> Extrait à lire:

Même à des niveaux de consommations jugées «faibles » les risques sont avérés. D’où l’importance d’aborder le sujet de l’alcool avec le patient, même si briser la glace est souvent difficile.
A cet égard, et pour des patients non alcoolo-dépendants, le praticien dispose d’un outil efficace et simple à mettre en place, le RPIB (Repérage précoce et intervention brève) qui a fait ses preuves selon de nombreuses études (cf. bibliographie ci-dessous). Procédure de prévention, le RPIB permet : a) de repérer les patients présentant une consommation de substance psycho-active à risque et b) de les aider à réduire leur consommation.
a) Pour le repérage précoce de la consommation d’alcool, deux des questionnaires les plus utilisés sont AUDIT et FACE.
- AUDIT (Alcohol Use Disorders Identification Test) développé par l’OMS, est composé de 10 questions évaluant l’état des consommations déclarées des douze derniers mois. Les questions mesurent la fréquence de la consommation d’alcool, la dépendance et les problèmes engendrés par la prise d’alcool.
- FACE (Fast Alcohol Consumption Evaluation) est composé de 5 questions. Les questions 1 à 2 évaluent la consommation d’alcool déclarée des douze derniers mois et les questions 3 à 5 à l’alcoolisation à risque et la dépendance en vie entière. Ce questionnaire a l’avantage d’être très rapide et donc facilement réalisable au cours d’une consultation.
b) L’intervention brève a pour objectif, de son côté, de motiver un changement de comportement chez les consommateurs d’alcool qui peuvent courir un risque faible ou une consommation excessive sans pour autant être dépendant. L’intervention s’appuie sur l’entretien motivationnel fondé sur l’empathie, une écoute réflective qui vise à renforcer la motivation de l’individu et à lui apporter des informations tout en respectant ses choix et son ambivalence. Le succès repose grandement sur la qualité de la relation et notamment la confiance entre le patient et le professionnel.
Pour aider le généraliste dans son action, Santé publique France vient de mettre en ligne un espace web dédié aux professionnels avec les dernières données scientifiques sur l’alcool et la santé, les nouveaux repères de consommation, et propose des outils d’aide au repérage des consommations à risques, et dans l’accompagnement des patients dans la réduction des doses d’alcool consommées.
Pour les patients, les services gratuits et anonymes tels que la ligne 0 980 980 930 et alcool-info-service.fr seront complétés par un nouveau service: l’alcoomètre, qui permettra à l’utilisateur d’autoévaluer sa consommation d’alcool et de se comparer avec la population générale.
Bibliographie
1. Michaud et al. (2008) : l’intervention brève est efficace en santé au travail comparée avec une information écrite, ayant elle-même une influence sur les consommations.

> Données extraites:
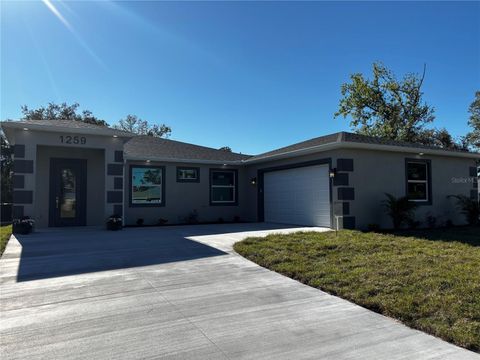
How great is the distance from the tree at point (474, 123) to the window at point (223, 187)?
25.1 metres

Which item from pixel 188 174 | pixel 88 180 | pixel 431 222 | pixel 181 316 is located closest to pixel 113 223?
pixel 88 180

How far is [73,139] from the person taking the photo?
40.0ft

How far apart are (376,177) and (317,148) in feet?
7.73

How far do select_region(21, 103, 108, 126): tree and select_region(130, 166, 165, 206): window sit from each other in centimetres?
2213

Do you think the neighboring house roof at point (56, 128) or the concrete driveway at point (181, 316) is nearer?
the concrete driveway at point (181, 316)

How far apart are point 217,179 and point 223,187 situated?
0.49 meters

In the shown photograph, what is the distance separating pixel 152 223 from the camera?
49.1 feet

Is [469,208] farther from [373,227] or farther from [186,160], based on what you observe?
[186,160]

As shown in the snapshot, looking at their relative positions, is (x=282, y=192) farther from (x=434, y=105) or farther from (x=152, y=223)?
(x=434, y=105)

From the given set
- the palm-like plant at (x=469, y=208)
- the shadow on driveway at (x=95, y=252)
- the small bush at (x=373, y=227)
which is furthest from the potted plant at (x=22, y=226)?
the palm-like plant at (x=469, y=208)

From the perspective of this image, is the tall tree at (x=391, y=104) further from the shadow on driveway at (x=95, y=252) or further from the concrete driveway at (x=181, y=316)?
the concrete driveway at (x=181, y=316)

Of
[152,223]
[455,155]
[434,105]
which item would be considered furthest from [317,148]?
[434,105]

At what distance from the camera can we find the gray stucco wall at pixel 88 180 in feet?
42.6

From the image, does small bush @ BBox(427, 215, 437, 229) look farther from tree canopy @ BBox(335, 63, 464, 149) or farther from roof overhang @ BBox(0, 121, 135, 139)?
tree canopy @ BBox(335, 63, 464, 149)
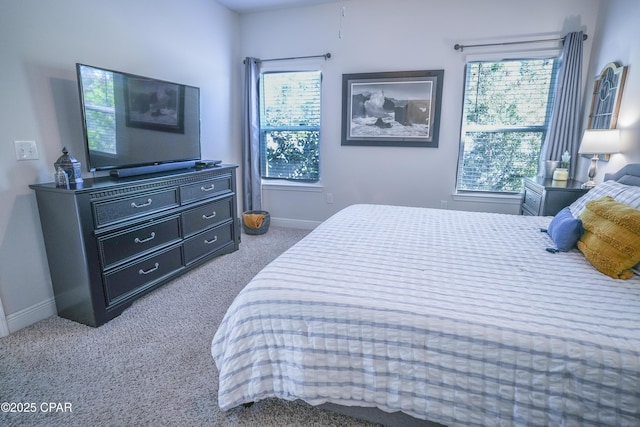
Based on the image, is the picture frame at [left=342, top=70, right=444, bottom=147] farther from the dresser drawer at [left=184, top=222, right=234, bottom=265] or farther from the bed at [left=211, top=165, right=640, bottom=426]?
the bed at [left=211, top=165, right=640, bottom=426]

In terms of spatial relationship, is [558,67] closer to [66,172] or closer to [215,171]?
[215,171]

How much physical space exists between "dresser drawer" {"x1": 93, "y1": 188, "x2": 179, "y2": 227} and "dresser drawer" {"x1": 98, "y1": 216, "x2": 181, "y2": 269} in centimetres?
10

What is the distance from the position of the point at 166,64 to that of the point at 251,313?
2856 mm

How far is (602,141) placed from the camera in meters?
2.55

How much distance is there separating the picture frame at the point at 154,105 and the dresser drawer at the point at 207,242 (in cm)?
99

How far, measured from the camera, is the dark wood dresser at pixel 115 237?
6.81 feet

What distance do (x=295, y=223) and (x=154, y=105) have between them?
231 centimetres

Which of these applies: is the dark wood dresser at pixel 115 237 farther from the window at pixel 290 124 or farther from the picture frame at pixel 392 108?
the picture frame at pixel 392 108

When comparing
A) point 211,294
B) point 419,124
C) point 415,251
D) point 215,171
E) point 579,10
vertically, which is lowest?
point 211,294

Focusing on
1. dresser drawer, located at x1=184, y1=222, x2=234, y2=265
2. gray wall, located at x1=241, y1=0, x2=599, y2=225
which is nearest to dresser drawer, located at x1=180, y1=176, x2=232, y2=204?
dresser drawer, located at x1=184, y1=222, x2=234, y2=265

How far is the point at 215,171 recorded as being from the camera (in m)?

> Consignes:
A - Répondez brièvement à ces questions sur l'extrait consacré au RPIB :
(i) De combien de questions se compose le questionnaire AUDIT ?
(ii) Quel organisme a mis en ligne un espace web dédié aux professionnels ?
(iii) Quel nouveau service permettra à l'utilisateur d'autoévaluer sa consommation d'alcool ?
B - Dans l'extrait consacré au RPIB, condensez sous forme de liste le paragraphe qui commence par « b) L'intervention brève a pour objectif » sans perdre ses informations principales.
C - Recopiez fidèlement, s'il vous plaît, le passage de l'extrait consacré au RPIB qui commence par les mots contenant « A cet égard, et » et se termine par « réduire leur consommation. ».

> Réponses dans l'ordre:
A -
(i) 10 questions.
(ii) Santé publique France.
(iii) L'alcoomètre.

B -
- Objectif : motiver un changement de comportement chez des consommateurs d'alcool à risque faible ou à consommation excessive, mais non dépendants.
- Méthode : l'entretien motivationnel, fondé sur l'empathie et une écoute réflective.
- Visée : renforcer la motivation de la personne et l'informer, en respectant ses choix et son ambivalence.
- Condition du succès : la qualité de la relation, notamment la confiance entre le patient et le professionnel.

C -
A cet égard, et pour des patients non alcoolo-dépendants, le praticien dispose d’un outil efficace et simple à mettre en place, le RPIB (Repérage précoce et intervention brève) qui a fait ses preuves selon de nombreuses études (cf. bibliographie ci-dessous). Procédure de prévention, le RPIB permet : a) de repérer les patients présentant une consommation de substance psycho-active à risque et b) de les aider à réduire leur consommation.